1) status as of July 1, 2003: Austria, Belgium,
Bulgaria, Cyprus, Czech Republic, Denmark, Estonia, Finland, France, Germany,
Greece, Hungary, Ireland, Italy, Liechtenstein, Luxembourg, Monaco, the
Netherlands, Portugal, Romania, Sweden, Switzerland, Slovakia, Slovenia,
Spain, Turkey, and United Kingdom.
3. Community patent
Although all the states of the European Union (EU) are members of the
EPC, the European patent is not the same as a Community Patent. A Community
Patent is one that, upon grant, would acquire legal validity in all the
territories of the EU and would be governed by the legislation enacted
by the European Commission; however, despite years of protracted negotiations,
the Community Patent has not yet come into existence. One of the main
reasons for this is that the governments of the EU member states have
not yet reached agreement about the language in which a Community Patent
should be granted its legal authenticity.
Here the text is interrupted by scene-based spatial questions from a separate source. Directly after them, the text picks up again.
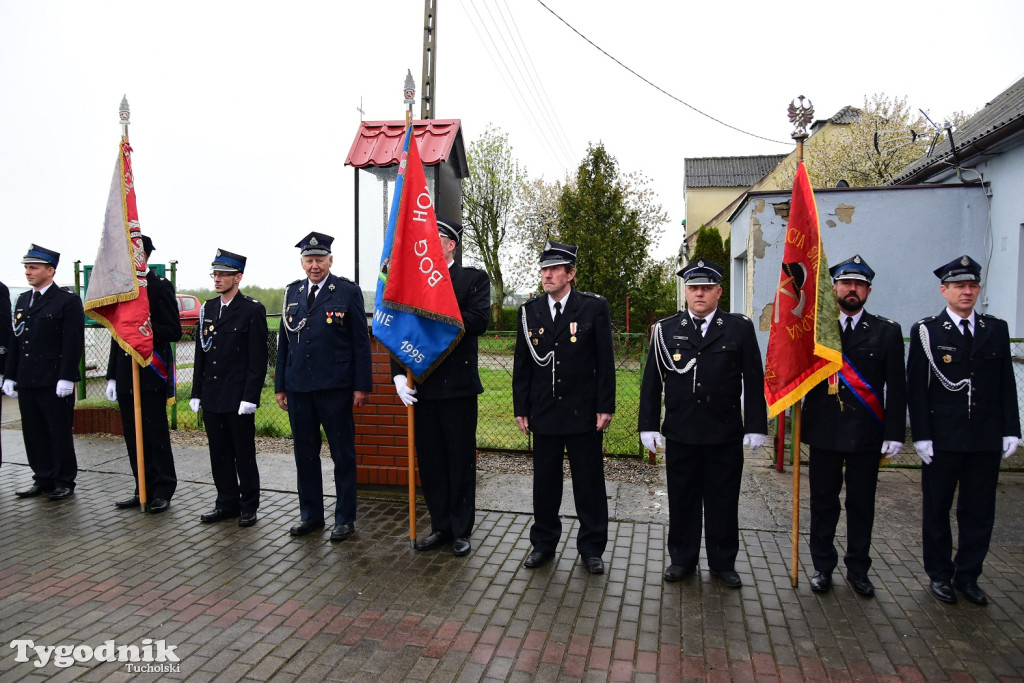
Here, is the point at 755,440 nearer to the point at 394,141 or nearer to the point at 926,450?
the point at 926,450

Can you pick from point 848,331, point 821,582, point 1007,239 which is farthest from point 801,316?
point 1007,239

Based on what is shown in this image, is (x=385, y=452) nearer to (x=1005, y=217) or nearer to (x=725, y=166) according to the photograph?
(x=1005, y=217)

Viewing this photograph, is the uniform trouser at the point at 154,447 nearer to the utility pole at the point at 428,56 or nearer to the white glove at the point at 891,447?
the utility pole at the point at 428,56

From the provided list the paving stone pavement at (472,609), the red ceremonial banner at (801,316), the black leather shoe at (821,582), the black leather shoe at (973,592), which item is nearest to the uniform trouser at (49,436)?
the paving stone pavement at (472,609)

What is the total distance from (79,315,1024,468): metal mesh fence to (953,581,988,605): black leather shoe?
2.90 meters

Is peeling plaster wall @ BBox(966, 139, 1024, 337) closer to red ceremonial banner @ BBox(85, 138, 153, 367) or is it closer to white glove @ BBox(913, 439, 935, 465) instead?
white glove @ BBox(913, 439, 935, 465)

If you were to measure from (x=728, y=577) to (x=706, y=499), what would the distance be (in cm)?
47

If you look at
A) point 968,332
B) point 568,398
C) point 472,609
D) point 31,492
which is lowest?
point 472,609

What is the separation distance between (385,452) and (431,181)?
2.38 m

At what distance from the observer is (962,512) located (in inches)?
154

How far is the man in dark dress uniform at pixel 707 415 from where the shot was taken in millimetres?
4004

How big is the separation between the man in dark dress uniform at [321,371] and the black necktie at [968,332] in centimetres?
385

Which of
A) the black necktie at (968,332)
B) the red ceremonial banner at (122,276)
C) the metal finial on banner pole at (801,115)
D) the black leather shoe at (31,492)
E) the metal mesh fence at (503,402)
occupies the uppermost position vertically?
the metal finial on banner pole at (801,115)

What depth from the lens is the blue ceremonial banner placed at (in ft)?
14.7
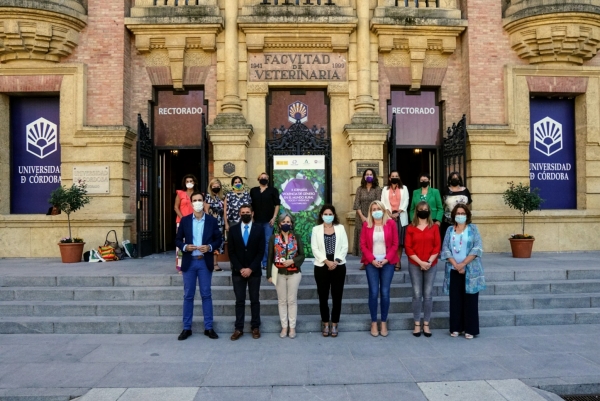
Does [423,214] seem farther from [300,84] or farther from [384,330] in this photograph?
[300,84]

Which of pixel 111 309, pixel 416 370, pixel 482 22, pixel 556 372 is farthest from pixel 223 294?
pixel 482 22

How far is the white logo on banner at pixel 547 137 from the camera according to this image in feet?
40.8

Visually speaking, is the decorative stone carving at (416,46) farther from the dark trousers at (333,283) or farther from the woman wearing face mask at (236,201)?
the dark trousers at (333,283)

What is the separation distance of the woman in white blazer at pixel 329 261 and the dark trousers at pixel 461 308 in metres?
1.70

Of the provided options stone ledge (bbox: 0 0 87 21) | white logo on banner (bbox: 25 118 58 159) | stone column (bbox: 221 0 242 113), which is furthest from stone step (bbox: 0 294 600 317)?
stone ledge (bbox: 0 0 87 21)

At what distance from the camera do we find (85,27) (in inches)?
461

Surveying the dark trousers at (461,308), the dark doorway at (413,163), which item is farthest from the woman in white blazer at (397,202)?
the dark doorway at (413,163)

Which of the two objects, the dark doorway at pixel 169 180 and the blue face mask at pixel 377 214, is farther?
the dark doorway at pixel 169 180

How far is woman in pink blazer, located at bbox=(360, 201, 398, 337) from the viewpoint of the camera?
670 centimetres

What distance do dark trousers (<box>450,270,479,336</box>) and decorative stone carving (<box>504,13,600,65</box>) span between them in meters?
8.15

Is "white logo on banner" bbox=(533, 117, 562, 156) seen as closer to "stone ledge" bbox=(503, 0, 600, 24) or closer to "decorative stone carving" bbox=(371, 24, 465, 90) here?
"stone ledge" bbox=(503, 0, 600, 24)

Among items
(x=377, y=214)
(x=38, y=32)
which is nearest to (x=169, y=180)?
(x=38, y=32)

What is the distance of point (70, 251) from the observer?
33.9 ft

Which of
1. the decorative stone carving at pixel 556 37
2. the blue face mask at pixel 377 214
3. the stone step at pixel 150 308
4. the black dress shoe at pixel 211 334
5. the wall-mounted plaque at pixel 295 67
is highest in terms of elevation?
the decorative stone carving at pixel 556 37
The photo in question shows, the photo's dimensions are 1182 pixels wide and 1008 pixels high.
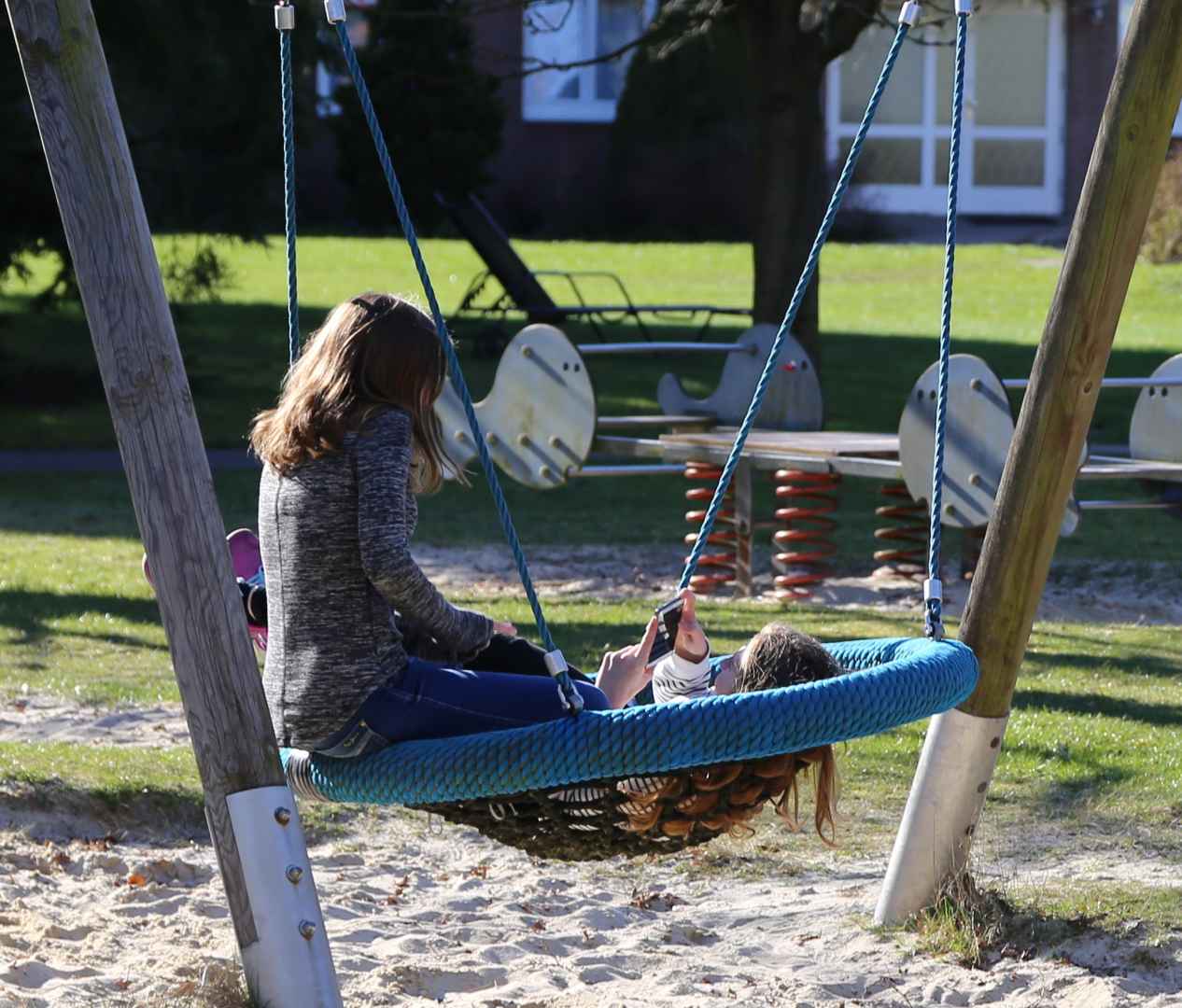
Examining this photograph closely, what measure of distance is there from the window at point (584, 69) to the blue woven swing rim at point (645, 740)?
25.9 m

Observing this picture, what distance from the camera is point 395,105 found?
21.7m

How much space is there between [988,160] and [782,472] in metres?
22.2

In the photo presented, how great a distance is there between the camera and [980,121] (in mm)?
29875

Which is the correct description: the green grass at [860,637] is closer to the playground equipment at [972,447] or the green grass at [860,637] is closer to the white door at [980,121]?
the playground equipment at [972,447]

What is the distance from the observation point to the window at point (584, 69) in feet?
93.8

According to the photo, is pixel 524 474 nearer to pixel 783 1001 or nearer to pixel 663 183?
pixel 783 1001

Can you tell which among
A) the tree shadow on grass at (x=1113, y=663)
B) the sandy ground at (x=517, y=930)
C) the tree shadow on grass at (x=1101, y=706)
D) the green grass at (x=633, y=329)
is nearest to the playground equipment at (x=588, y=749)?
the sandy ground at (x=517, y=930)

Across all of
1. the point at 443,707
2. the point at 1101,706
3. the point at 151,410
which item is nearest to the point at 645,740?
the point at 443,707

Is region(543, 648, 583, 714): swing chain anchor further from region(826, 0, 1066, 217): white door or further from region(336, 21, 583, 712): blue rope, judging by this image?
region(826, 0, 1066, 217): white door

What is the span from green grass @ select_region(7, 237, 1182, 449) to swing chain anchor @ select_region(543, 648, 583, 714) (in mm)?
12083

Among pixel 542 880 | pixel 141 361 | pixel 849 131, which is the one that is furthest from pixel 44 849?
pixel 849 131

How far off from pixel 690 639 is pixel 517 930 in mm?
1273

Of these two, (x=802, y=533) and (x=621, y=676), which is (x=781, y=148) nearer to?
(x=802, y=533)

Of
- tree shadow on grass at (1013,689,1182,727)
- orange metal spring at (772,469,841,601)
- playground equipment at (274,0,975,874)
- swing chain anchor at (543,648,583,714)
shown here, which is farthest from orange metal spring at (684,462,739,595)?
swing chain anchor at (543,648,583,714)
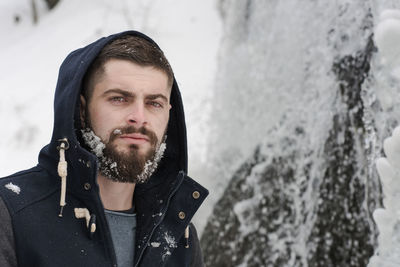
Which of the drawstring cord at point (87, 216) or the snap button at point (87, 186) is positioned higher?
the snap button at point (87, 186)

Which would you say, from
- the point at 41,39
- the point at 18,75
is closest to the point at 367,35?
the point at 18,75

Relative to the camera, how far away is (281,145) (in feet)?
18.4

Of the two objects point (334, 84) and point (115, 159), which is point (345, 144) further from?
point (115, 159)

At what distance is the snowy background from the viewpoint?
3391 millimetres

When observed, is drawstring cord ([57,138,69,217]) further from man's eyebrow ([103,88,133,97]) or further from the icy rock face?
the icy rock face

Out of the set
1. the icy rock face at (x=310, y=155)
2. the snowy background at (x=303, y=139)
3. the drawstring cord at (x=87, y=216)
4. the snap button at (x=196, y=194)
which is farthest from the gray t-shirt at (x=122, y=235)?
the icy rock face at (x=310, y=155)

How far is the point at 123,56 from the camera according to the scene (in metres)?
1.89

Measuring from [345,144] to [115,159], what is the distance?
3.21 metres

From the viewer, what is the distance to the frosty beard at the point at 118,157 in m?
1.83

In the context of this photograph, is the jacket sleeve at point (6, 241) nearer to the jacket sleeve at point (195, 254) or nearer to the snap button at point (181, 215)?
the snap button at point (181, 215)

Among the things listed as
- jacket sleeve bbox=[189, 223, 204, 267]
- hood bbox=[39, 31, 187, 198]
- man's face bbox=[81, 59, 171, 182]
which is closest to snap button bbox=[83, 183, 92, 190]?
hood bbox=[39, 31, 187, 198]

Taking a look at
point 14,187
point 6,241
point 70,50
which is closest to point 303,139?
point 14,187

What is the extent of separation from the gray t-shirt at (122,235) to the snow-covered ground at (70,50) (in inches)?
234

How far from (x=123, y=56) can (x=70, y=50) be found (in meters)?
12.6
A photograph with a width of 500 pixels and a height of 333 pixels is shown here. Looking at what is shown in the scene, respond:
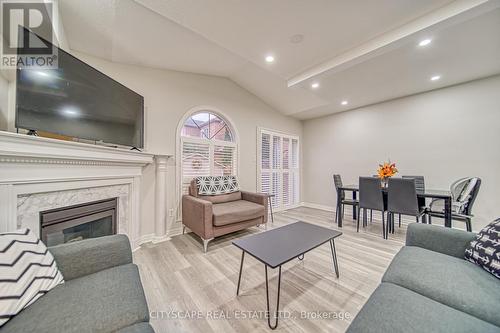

Nevertheless, in view of the
continuous efforts made to achieve harmonisation within the EU, it is
to be expected that the Community Patent will become a reality in the
not-too-distant future.
4. International applications under the PCT
4. International applications under the PCT The international or PCT application
is based on the Patent Cooperation Treaty (PCT) concluded between, currently,
121 states² and offers the advantage that with one centralised application
the same filing date is accorded in all the PCT contracting states. The
procedure to be followed by the PCT application is made up of an international
phase and a national or regional phase. In the international phase a search
is carried out through the state of the art that is relevant for the assessment
of the patentability of an invention and - on request - a preliminary
examination is performed whose results indicate to the applicant the prospects
of the grant of a patent. Upon completion of the international phase,
the applicant has the option to enter into the national or regional phase
in designated PCT contracting states in which the application is then
subjected to an examination procedure in accordance with the national
provisions.
²) as of July 1, 2003
5. Utility Model
A utility model is a form of protection right for technical items and
has been referred to as a "petty patent". Unlike patent protection, which
is offered in most states, utility model protection rights are only available
in a few countries. However, even between these countries, the requirements
to be fulfilled by utility models are different and, accordingly, it is
difficult to provide a clear, general distinction between patents and
utility models.
IIn Germany a utility model is distinct from a patent, above all, in that
an application for a utility model is not initially subject to a substantive
examination. After a relatively short time, a few months as a rule, the
utility model is simply registered. Examination is subsequently undertaken
only in the event of a conflict. The German utility model has proved to
be a very useful instrument as a precautionary accompaniment to a patent
application or a patent to provide comprehensive protection for an invention.